(Task goal): Down to the last line, retype the records below exactly and skip the pictures.

================================

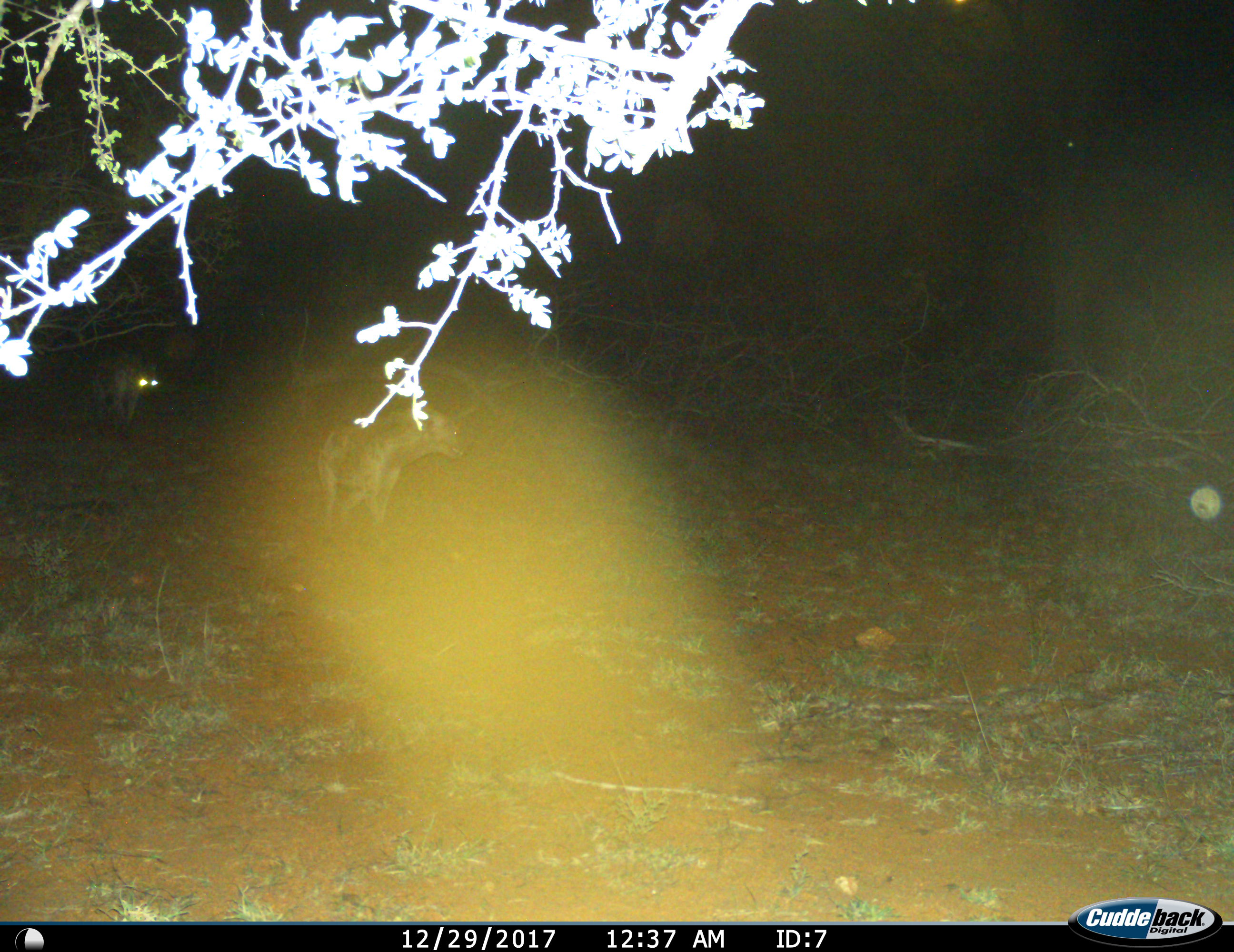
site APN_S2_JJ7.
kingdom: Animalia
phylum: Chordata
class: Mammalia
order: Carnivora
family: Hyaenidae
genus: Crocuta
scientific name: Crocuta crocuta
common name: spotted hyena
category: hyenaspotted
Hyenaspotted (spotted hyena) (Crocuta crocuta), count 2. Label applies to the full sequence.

================================

(Output for this exercise):
site APN_S2_JJ7.
kingdom: Animalia
phylum: Chordata
class: Mammalia
order: Carnivora
family: Hyaenidae
genus: Crocuta
scientific name: Crocuta crocuta
common name: spotted hyena
category: hyenaspotted
Hyenaspotted (spotted hyena) (Crocuta crocuta), count 2. Label applies to the full sequence.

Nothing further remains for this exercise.